### Set exercise 1
Please tally the lines in the entries that contain the word "closest" and reply with that number alone.

### Document segment

--

I think for now I have no option but to run a short strop back to a cleat. I should be able to go forward and release the line from the cleat, although not quickly. There will of course be no way to shorten the tack line under load.
Tim (tjk) is absolutely right, it's much better to rig a running tack line, adjustable from the cockpit.

But even with a fixed tack line, you can make adjustments to the luff tension by taking or easing on the spin halyard. It's not the preferred way, but it works alright.

I also wouldn't be too worried about the need to blow the tack line to prevent a broach. From my Melges 24 racing days, I know very well about this phenomena -- we laid that boat right over on its beam ends more than a few times. But there are several other things you'd want to do first to correct before a full blown broach ensued that necessitated releasing the tack line (drive down, ease main sheet, ease spin sheet, ease vang).

--

### Recorded information
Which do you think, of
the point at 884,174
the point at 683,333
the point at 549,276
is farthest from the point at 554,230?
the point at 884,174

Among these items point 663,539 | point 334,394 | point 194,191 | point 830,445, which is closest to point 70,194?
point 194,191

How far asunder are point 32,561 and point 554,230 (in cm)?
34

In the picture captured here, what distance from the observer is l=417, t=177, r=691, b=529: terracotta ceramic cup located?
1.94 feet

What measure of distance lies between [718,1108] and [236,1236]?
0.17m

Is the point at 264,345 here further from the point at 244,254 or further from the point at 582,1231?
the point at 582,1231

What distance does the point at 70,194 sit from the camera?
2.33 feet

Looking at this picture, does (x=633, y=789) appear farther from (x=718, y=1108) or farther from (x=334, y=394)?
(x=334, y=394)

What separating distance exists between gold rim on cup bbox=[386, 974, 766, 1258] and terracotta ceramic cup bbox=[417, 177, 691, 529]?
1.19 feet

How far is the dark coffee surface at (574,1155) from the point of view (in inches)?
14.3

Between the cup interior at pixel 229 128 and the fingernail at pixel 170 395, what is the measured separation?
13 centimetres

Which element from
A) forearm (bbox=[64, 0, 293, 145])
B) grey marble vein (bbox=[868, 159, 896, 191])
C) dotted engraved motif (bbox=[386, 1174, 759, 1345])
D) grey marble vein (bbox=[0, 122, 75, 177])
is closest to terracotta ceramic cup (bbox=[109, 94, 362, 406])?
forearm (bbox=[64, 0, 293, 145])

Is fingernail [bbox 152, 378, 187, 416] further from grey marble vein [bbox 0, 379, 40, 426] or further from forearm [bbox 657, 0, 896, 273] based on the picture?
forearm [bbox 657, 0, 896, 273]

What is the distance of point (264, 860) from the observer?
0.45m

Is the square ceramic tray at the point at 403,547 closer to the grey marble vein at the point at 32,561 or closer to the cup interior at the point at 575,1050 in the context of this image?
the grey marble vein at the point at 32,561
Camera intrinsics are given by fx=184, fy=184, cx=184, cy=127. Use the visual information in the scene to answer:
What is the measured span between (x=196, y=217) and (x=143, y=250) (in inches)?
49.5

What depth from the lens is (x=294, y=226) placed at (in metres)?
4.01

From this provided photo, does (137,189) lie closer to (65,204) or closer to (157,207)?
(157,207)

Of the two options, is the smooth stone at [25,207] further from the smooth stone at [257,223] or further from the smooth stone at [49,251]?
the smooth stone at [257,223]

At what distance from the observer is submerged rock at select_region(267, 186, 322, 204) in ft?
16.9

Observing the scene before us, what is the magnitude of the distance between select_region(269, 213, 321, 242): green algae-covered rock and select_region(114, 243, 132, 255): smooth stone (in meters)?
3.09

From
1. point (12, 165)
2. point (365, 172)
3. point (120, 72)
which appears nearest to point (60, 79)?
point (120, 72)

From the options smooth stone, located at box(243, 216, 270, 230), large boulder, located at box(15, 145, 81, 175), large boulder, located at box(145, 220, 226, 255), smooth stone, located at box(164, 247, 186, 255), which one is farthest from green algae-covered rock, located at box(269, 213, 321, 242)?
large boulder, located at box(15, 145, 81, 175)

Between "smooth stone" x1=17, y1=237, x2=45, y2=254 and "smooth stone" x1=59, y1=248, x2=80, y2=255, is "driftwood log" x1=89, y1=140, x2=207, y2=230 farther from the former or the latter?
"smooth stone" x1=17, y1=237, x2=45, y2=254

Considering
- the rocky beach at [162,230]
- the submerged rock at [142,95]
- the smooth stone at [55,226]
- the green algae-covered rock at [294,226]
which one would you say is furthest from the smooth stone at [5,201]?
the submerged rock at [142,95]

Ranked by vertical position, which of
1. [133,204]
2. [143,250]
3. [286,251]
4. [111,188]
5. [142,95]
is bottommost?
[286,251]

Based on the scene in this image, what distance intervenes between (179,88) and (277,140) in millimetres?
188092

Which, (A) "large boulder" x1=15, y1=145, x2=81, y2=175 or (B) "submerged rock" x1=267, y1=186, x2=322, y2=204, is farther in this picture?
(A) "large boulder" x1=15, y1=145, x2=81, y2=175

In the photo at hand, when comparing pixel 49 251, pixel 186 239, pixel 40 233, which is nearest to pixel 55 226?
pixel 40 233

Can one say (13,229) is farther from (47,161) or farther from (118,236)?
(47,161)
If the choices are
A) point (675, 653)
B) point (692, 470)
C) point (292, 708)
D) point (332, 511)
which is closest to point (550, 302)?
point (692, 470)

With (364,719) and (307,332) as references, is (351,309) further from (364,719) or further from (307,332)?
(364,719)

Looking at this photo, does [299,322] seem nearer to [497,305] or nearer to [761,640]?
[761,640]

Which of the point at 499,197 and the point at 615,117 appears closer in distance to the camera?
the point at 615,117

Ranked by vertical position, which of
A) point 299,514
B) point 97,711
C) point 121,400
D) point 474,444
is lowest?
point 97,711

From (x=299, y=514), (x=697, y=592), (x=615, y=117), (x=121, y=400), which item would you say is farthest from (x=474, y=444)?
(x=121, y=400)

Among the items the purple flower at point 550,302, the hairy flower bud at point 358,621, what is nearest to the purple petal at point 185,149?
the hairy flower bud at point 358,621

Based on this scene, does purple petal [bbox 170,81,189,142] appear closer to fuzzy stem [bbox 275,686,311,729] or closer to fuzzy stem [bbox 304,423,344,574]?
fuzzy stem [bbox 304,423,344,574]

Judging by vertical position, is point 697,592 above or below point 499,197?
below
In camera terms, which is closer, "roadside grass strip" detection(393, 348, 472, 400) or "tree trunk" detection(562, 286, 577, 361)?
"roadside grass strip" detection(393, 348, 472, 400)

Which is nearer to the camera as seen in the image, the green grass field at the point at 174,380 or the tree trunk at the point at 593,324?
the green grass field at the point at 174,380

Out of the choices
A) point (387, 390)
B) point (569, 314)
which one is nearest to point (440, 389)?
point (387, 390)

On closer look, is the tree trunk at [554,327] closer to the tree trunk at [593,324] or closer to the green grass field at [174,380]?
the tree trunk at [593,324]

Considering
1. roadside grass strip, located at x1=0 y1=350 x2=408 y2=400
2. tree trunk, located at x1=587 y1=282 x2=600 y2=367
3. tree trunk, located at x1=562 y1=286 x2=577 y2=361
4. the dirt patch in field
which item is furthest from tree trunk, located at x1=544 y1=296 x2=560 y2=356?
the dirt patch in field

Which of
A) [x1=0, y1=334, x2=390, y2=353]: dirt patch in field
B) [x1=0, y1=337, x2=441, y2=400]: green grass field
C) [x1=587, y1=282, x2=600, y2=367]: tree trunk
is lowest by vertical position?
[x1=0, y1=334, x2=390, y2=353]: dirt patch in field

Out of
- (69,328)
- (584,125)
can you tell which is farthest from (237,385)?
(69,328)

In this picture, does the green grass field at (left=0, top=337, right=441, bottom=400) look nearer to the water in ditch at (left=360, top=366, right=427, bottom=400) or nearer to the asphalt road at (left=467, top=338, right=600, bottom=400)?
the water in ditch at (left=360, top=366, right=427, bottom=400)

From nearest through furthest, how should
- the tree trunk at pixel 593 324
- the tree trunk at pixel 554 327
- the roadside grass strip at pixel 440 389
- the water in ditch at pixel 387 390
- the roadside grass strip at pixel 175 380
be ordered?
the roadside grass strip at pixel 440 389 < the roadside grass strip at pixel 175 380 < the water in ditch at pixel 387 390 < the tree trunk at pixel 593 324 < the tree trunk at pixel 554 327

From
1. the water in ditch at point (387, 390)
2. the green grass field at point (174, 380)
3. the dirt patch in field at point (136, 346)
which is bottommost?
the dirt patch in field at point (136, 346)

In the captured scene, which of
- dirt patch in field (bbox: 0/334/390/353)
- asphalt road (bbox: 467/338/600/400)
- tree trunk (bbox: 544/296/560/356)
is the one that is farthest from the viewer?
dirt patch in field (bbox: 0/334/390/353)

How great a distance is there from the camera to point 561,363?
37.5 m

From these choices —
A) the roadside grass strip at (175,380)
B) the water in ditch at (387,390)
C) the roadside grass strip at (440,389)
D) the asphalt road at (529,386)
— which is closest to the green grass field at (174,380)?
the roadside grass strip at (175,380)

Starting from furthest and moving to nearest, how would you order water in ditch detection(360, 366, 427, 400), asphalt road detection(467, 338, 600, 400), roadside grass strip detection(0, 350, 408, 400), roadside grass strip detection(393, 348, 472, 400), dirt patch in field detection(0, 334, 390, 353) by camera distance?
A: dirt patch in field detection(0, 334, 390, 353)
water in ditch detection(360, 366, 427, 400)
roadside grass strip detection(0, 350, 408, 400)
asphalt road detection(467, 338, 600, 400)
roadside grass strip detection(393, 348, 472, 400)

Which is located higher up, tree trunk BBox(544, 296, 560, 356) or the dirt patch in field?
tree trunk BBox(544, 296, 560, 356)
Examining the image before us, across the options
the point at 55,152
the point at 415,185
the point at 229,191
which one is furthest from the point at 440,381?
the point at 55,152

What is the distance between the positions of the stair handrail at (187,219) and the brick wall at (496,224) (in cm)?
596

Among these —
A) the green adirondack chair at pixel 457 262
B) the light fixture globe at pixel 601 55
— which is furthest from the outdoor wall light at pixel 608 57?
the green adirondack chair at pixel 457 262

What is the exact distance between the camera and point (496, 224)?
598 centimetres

--

### Set exercise 2
Carry on the post about rigging a spinnaker tack line, starting right after its last sentence.

### Answer 1
4

### Answer 2
I'm not too worried about the broach situation because we typically only use the chute for sailing downwind in light-to-moderate air. Once true wind gets above 17 knots or so, that chute will be down -- long before broaching forces are coming into play. Compare that to racers, who will be putting those chutes up in all conditions even 30+ knots and will need to play that tack line.

No question, I'd prefer a running tack line. I only mention these other options as a "good enough" approach until you can get the better solution implemented.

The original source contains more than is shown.